Reproduce all records exactly.

::: GIVEN ENTRIES :::

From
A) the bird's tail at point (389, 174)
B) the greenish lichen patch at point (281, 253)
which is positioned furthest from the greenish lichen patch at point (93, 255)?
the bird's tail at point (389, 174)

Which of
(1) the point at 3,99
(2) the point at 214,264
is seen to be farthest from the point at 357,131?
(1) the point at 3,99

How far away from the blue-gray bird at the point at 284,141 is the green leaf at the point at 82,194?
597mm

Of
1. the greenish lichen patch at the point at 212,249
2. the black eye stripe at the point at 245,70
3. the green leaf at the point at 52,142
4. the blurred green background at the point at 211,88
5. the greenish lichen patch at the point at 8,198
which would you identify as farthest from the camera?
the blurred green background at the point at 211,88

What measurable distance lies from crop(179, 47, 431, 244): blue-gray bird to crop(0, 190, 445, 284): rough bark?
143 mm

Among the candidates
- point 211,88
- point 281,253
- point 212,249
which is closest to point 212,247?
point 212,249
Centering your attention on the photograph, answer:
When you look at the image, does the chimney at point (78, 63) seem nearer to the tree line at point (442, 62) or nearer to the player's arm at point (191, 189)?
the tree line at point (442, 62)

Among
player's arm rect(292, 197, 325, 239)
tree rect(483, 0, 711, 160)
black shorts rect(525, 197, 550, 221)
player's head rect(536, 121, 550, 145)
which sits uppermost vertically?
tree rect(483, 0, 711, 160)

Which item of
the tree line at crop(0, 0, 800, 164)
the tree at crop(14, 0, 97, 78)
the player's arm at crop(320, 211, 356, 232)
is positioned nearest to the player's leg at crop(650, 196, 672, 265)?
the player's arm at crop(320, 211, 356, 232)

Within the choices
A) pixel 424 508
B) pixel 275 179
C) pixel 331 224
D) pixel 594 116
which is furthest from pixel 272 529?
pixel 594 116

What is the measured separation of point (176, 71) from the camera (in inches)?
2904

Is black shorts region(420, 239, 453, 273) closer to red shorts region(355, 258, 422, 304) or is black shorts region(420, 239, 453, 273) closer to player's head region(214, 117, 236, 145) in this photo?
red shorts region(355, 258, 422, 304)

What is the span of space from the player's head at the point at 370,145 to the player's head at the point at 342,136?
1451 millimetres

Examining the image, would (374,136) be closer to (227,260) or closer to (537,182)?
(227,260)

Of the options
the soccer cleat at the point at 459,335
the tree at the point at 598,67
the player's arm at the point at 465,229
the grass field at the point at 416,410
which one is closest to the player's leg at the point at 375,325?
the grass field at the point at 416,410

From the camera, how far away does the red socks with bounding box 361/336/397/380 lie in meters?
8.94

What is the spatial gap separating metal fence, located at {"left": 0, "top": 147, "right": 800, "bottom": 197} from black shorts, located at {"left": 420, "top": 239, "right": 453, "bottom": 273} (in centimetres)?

:::

**FINAL ANSWER**:
From
A) the bird's tail at point (389, 174)
B) the greenish lichen patch at point (281, 253)
which is positioned furthest from the greenish lichen patch at point (93, 255)?
the bird's tail at point (389, 174)

Which of
(1) the point at 3,99
(2) the point at 214,264
is seen to be farthest from the point at 357,131?
(1) the point at 3,99

How far away from the blue-gray bird at the point at 284,141 is the green leaf at the point at 82,194?
597mm

Of
1. the greenish lichen patch at the point at 212,249
2. the black eye stripe at the point at 245,70
3. the green leaf at the point at 52,142
4. the blurred green background at the point at 211,88
5. the greenish lichen patch at the point at 8,198
which would you identify as farthest from the camera?
the blurred green background at the point at 211,88

What measurable distance lies from crop(179, 47, 431, 244): blue-gray bird to crop(0, 190, 445, 284): rough bark?
143 mm

Among the candidates
- point 211,88
- point 281,253
- point 212,249
which is closest to point 212,247?
point 212,249
Centering your attention on the photograph, answer:
When you look at the image, does the chimney at point (78, 63) seem nearer to the tree line at point (442, 62) or nearer to the player's arm at point (191, 189)?
the tree line at point (442, 62)

Among
player's arm rect(292, 197, 325, 239)
tree rect(483, 0, 711, 160)
black shorts rect(525, 197, 550, 221)
player's head rect(536, 121, 550, 145)
which sits uppermost vertically?
tree rect(483, 0, 711, 160)

Which item of
the tree line at crop(0, 0, 800, 164)
the tree at crop(14, 0, 97, 78)
the player's arm at crop(320, 211, 356, 232)
is positioned nearest to the player's leg at crop(650, 196, 672, 265)?
the player's arm at crop(320, 211, 356, 232)

Within the choices
A) pixel 424 508
B) pixel 275 179
C) pixel 331 224
D) pixel 594 116
which is furthest from pixel 272 529?
pixel 594 116

What is the measured separation of point (176, 71) from the camera (in inches)?
2904

Is black shorts region(420, 239, 453, 273) closer to red shorts region(355, 258, 422, 304) or is black shorts region(420, 239, 453, 273) closer to player's head region(214, 117, 236, 145) in this photo?
red shorts region(355, 258, 422, 304)

What is the span of space from the player's head at the point at 370,145 to the player's head at the point at 342,136?
1451 millimetres

Examining the image, would (374,136) be closer to (227,260) or closer to (537,182)?
(227,260)

Of the options
the soccer cleat at the point at 459,335
the tree at the point at 598,67
the player's arm at the point at 465,229
the grass field at the point at 416,410
which one is closest to the player's leg at the point at 375,325?
the grass field at the point at 416,410

From the camera, how far away does the red socks with bounding box 361/336/397/380 lie in meters?
8.94

What is the spatial gap separating metal fence, located at {"left": 0, "top": 147, "right": 800, "bottom": 197} from black shorts, located at {"left": 420, "top": 239, "right": 453, "bottom": 273} (in centimetres)?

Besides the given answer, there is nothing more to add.